CS 208: Computer Organization and Architecture

Problems: floating points, fast adders, and other digital fauna

  1. Do problems 3.36, 37, 38, and 39 from the textbook. Note that problem 3.36 is to be done in base ten.

  2. The following questions concern IEEE 754 32-bit floating point numbers. When I refer to a "representable number," I mean a number whose exact value is one of the values that has a 32-bit IEEE 754 representation.

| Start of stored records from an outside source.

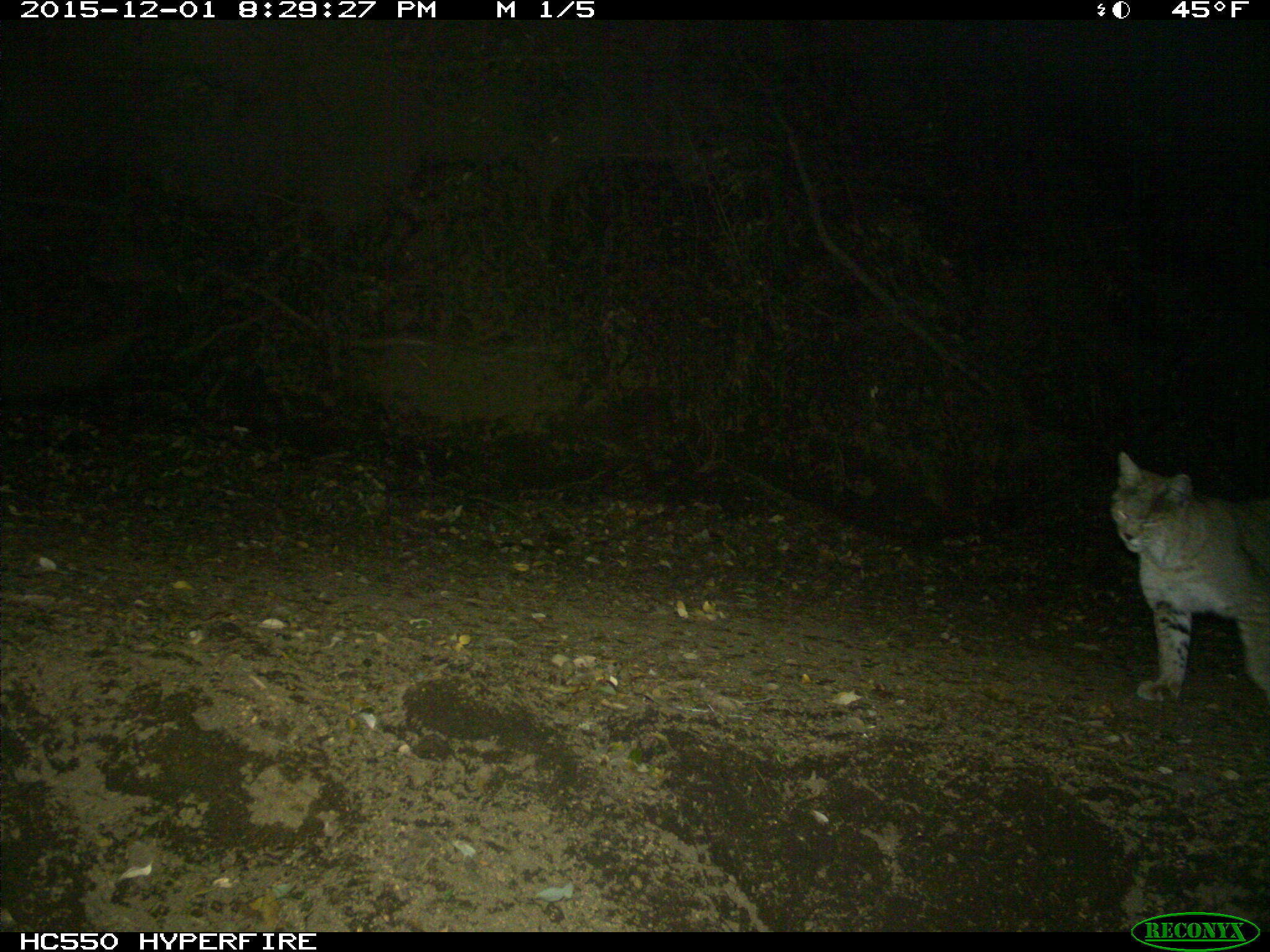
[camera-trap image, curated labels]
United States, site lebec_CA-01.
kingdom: Animalia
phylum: Chordata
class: Mammalia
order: Carnivora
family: Felidae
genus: Lynx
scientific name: Lynx rufus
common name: bobcat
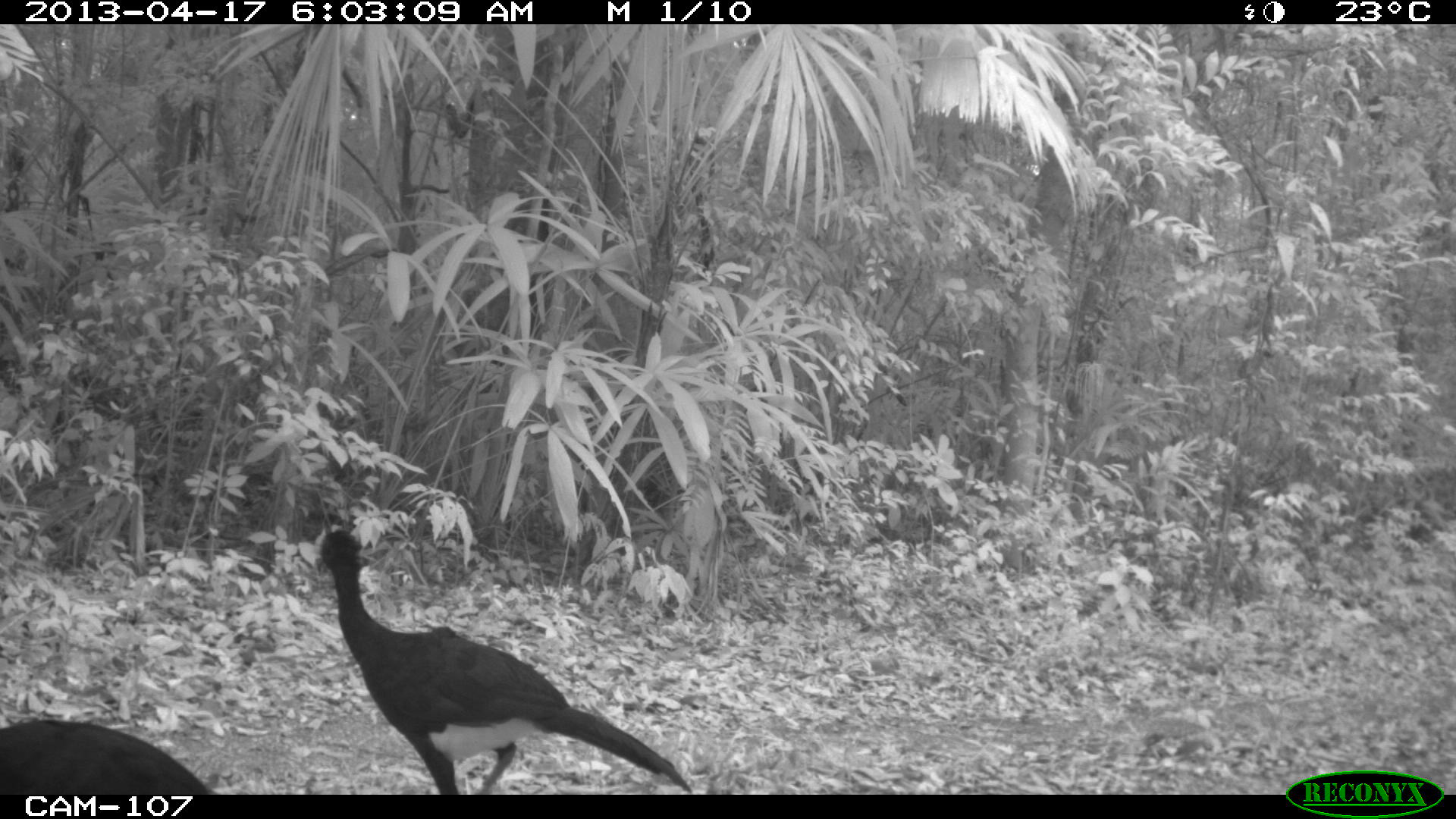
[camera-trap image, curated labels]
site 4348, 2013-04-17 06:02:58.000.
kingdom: Animalia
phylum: Chordata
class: Aves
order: Galliformes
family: Cracidae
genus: Crax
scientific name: Crax rubra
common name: great curassow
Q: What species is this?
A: Crax rubra (great curassow).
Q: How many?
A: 3.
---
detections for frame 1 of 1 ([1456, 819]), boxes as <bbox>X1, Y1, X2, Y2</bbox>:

    • What is the smallest positive integer that is not representable?
    • What is the largest representable positive integer?
    • What is the smallest positive normalized number?
    • What is the largest positive denormalized number?
    • On page 3.10-6 (under Chapter/Appendix --> Chapter 3 --> 3.10) a paragraph begins "In 1963, the 7090 was replaced...." This paragraph goes on to describe a student who writes "(0.5 - x) + 0.5" instead of "1.0 - x" to "compensate for the lack of a guard digit." Explain in detail why the lack of a guard digit makes the sensible "1.0 - x" fail while "(0.5 - x) + 0.5" succeeds.
  3. Suppose I store a letter to my sister in a file called letter.txt, and the letter begins "Dear Jody". Now suppose I write a Java program that (1) opens letter.txt, (2) reads the first four bytes into an int variable k, and (3) prints k like so: System.out.println(k);. If I am using a computer with an Intel Pentium 4 processor (little-endian), what output does this program produce? If I am using a computer with a Motorola G4 processor (big-endian), what output does the program produce?